History of the House 

Click on photograph to enlarge

Welcome to the historic house that was the inspiration for the miniature  you are about to visit. The original house was built in 1838 for the family of a Maine sea captain, George W. Robinson.  The house is a one and a half storey Greek Revival Cape of magnificent quality. Because we are only the fourth owners in 170 years, the house is basically unspoiled. The rooms are well proportioned and the detail of woodwork is very well defined. The house has a matching pair of formal living rooms, each with its own black marble fireplace, the marble having been quarried here in town, a formal dining room, a library, a full bath and a very large kitchen, with its own fireplace and pantry, on the first floor. There is also a three season porch in the back overlooking an extensive garden and a hugh silver maple  tree  that is more than 125 years old.

 The second floor has three large bedrooms, one of which we use as a second storey sitting room, a large full  bath and a small birthing room that we use as a computer room. The proportions of the rooms are generous and, for a cape, the second floor ceiling height of 8 feet and 6 inches is quite impressive.  Ceiling height on the first floor is 8 feet 10 inches.

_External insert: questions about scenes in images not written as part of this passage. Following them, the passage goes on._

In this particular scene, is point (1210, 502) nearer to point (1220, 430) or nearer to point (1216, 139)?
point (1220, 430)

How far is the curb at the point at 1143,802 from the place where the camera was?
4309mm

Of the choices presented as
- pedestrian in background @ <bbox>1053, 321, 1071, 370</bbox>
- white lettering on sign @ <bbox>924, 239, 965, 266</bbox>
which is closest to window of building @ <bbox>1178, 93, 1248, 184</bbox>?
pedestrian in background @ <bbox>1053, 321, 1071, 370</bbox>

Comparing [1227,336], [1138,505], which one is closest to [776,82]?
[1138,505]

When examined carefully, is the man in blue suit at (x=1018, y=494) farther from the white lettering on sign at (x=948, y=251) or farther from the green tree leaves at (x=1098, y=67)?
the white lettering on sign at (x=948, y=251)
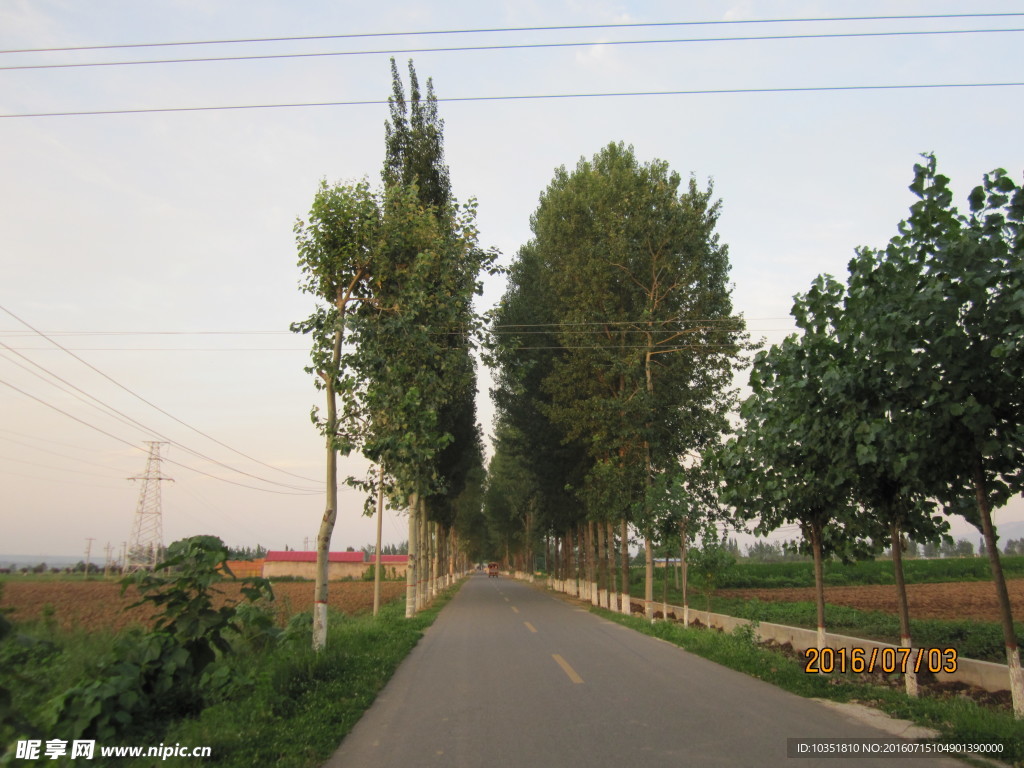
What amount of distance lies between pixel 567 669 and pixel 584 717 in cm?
400

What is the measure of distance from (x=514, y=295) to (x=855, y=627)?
21.8 metres

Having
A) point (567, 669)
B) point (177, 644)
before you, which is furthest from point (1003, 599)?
point (177, 644)

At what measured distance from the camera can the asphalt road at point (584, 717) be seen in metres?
6.59

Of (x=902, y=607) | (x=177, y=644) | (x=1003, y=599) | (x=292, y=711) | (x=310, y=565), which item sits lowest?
(x=310, y=565)

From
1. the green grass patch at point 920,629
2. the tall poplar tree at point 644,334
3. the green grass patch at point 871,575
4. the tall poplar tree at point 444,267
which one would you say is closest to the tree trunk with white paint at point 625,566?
the tall poplar tree at point 644,334

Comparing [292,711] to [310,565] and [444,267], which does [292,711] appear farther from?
[310,565]

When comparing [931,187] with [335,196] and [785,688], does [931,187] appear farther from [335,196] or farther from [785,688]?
[335,196]

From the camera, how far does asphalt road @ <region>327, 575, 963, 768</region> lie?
659 centimetres

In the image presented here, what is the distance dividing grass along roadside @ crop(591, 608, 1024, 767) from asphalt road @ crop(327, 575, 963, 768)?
0.44 metres

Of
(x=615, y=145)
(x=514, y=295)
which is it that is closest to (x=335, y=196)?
(x=514, y=295)

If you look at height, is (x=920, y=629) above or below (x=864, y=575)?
above
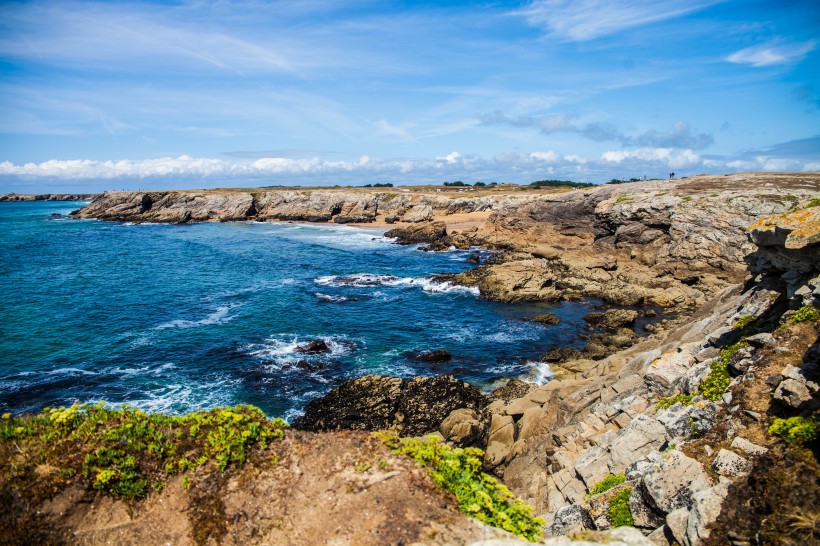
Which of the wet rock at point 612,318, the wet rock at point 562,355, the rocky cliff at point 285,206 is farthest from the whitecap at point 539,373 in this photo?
the rocky cliff at point 285,206

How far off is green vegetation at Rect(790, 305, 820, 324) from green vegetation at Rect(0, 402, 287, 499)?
1410cm

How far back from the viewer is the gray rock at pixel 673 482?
359 inches

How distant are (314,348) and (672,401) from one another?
919 inches

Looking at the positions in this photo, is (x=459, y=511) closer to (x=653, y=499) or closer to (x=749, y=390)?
(x=653, y=499)

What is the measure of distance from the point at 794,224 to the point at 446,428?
48.4ft

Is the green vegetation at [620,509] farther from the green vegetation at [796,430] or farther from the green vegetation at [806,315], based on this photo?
the green vegetation at [806,315]

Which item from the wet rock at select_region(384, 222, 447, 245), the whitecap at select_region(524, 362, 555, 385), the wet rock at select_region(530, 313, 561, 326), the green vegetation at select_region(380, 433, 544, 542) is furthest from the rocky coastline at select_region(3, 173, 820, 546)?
the wet rock at select_region(384, 222, 447, 245)

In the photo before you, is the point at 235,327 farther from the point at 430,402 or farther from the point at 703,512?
the point at 703,512

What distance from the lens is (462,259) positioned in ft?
208

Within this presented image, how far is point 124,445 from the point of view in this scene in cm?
856

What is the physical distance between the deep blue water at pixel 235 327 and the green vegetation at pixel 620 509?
16.0 meters

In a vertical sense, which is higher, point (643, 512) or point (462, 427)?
point (643, 512)

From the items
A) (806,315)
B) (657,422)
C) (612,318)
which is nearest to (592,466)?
(657,422)

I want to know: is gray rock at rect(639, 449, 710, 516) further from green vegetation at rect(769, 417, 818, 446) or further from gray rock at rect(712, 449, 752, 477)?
green vegetation at rect(769, 417, 818, 446)
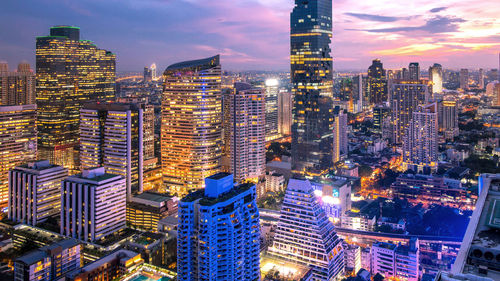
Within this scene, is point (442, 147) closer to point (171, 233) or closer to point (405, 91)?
point (405, 91)

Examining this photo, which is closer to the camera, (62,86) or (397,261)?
(397,261)

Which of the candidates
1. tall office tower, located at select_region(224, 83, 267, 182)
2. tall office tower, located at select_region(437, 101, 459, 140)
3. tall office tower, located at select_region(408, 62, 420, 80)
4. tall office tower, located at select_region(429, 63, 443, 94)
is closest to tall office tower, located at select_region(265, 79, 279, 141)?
tall office tower, located at select_region(224, 83, 267, 182)

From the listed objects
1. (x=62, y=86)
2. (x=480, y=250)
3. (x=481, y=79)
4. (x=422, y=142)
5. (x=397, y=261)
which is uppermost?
(x=481, y=79)

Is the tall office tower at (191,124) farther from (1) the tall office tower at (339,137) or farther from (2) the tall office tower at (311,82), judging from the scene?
(1) the tall office tower at (339,137)

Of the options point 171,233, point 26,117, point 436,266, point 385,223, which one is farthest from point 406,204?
point 26,117

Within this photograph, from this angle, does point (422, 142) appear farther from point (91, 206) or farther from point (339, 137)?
point (91, 206)

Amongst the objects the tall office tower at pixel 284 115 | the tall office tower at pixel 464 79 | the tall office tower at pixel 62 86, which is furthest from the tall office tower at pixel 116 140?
the tall office tower at pixel 464 79

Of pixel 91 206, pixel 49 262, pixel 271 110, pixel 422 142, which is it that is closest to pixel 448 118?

According to a book about the houses of Thomaston, Maine, this house is described as "...the pretty little house on Main Street." And, indeed, it is little compared with the mansions of the other sea captains, some having in excess of sixteen  rooms. When it was built, there was no effort made to use lesser quality materials even if the house was on a smaller scale than others. Quality of both the materials and the workmanship is excellent throughout the house.


The house is basically a square of 40 feet on each side, not counting the three season porch. The windows are very large and still have their original glass, some of it already having changed color due to the effects of sunlight on  imperfections in very old glass. At one time, before central heating was installed in 1920, the upstairs rooms had small candle stoves that burned one log which was put in upright and lighted with some hot coals that were brought upstairs from the first floor fireplaces. It was just enough heat to take the chill out of the bedrooms for a more comfortable night's sleep. That is why you will notice that there are mantle pieces in rooms that no longer have stoves.


The house is in the process of being historically restored, removing many layers of paint and beginning all over again once the bare wood is exposed. That process has made us aware of the excellent workmanship and quality of the materials used when the house was built. The wood is of extremely tight grain (very old growth). Many boards are over two feet in width with several, the kitchen counters for example, exceeding a yard in width.

The house has huge six over six windows with deep mullions and handsome framing. On the first floor, the living room windows have interior shutters called Indian Shutters, which fold into the thick framing walls that measure as much as ten inches in depth. The windows have no sash cords but they do have side pins that can be pushed in at various heights to keep a window open.  In places where these are missing, we use the simple "stick in the window" method of keeping a window open.  It is both easy and historically correct.

The resulting miniature, which was made as a dollhouse for our youngest granddaughter, is an exact 1/12 th scale model of our home.